== GIVEN TEXT ==
Affected #:  2 files

diff -r 0eb7631a6d67317a93b480794d9c4a33a3ceceda -r 17a2dc7d39027d97a4185adbd03944b4bb1642cf lib/galaxy/webapps/galaxy/api/workflows.py
--- a/lib/galaxy/webapps/galaxy/api/workflows.py
+++ b/lib/galaxy/webapps/galaxy/api/workflows.py
@@ -11,8 +11,10 @@
 from galaxy import web
 from galaxy.web import _future_expose_api as expose_api
 from galaxy.web.base.controller import BaseAPIController, url_for, UsesStoredWorkflowMixin
+from galaxy.web.base.controller import UsesHistoryMixin
 from galaxy.workflow.modules import module_factory
 from galaxy.workflow.run import invoke
+from galaxy.workflow.extract import extract_workflow
 
 
 log = logging.getLogger(__name__)
@@ -51,7 +53,7 @@
         step.state.inputs.update(param_dict)
 
 
-class WorkflowsAPIController(BaseAPIController, UsesStoredWorkflowMixin):
+class WorkflowsAPIController(BaseAPIController, UsesStoredWorkflowMixin, UsesHistoryMixin):
 
     @web.expose_api
     def index(self, trans, **kwd):
@@ -141,9 +143,11 @@
         """
         POST /api/workflows
 
-        We're not creating workflows from the api. Just execute for now.
+        Run or create workflows from the api.
 
-        However, we will import them if installed_repository_file is specified.
+        If installed_repository_file or from_history_id is specified a new
+        workflow will be created for this user. Otherwise, workflow_id must be
+        specified and this API method will cause a workflow to execute.

== PROBLEMS TO SOLVE ==
**1)** Answer these about the diff:
(a) What function is imported from galaxy.workflow.extract?
(b) Which mixin is added to the base classes of WorkflowsAPIController?
(c) According to the new docstring, which parameter must be specified when neither installed_repository_file nor from_history_id is given?
**2)** Set down the part of the diff that opens with the words containing "POST /api/workflows" and closes with "workflow to execute.".
Rely on the diff alone.

Data records:
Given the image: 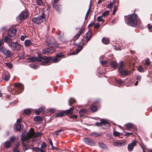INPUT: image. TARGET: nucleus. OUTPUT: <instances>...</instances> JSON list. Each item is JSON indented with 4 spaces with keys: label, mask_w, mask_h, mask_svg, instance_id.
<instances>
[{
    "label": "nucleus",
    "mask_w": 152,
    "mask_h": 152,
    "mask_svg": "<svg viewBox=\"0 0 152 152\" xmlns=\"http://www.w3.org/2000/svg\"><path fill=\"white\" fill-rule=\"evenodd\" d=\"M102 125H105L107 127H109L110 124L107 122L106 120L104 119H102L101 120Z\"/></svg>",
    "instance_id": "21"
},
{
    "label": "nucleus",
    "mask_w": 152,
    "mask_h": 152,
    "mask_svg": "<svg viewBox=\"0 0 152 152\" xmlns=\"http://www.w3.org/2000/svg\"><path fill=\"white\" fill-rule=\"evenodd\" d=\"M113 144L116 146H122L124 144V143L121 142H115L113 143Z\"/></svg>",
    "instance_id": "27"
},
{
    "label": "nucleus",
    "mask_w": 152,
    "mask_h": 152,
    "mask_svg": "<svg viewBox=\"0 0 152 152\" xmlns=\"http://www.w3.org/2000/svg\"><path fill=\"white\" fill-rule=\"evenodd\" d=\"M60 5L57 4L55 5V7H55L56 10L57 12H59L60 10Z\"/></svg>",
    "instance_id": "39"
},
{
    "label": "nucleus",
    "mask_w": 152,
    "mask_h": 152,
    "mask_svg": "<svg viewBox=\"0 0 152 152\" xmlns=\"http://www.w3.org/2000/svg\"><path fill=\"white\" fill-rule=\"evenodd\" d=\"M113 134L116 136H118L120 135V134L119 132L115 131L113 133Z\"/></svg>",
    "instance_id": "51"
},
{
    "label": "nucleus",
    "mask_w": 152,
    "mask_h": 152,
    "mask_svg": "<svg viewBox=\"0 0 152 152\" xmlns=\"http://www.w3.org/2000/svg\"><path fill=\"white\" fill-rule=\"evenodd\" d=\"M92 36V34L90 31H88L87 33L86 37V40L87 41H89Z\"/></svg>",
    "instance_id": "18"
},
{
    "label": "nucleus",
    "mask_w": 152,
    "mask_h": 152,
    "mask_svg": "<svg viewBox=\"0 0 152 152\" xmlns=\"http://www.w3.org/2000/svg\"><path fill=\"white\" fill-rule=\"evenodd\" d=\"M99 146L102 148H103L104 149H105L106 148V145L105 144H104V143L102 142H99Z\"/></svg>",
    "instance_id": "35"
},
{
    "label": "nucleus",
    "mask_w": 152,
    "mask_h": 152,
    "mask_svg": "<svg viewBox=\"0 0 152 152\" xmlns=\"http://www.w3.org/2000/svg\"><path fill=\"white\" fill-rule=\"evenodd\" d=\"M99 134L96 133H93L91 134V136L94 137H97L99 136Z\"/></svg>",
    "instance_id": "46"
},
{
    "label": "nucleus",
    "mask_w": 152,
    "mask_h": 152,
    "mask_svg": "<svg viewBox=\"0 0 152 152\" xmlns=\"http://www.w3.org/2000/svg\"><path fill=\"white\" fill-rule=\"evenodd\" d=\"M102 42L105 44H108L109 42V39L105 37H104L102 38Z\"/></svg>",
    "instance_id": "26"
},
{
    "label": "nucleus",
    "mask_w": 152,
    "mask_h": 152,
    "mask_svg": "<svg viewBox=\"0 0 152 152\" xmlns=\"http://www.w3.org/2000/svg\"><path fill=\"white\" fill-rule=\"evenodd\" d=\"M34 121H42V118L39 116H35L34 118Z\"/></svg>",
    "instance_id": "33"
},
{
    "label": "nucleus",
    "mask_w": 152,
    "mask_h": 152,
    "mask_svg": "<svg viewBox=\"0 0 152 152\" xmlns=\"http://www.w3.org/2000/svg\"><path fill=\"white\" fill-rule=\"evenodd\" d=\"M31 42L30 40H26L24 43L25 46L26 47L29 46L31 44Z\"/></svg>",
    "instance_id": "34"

== ANSWERS FOR THIS EXERCISE ==
**1)**
(a) extract_workflow
(b) UsesHistoryMixin
(c) workflow_id

**2)**
POST /api/workflows
 
-        We're not creating workflows from the api. Just execute for now.
+        Run or create workflows from the api.
 
-        However, we will import them if installed_repository_file is specified.
+        If installed_repository_file or from_history_id is specified a new
+        workflow will be created for this user. Otherwise, workflow_id must be
+        specified and this API method will cause a workflow to execute.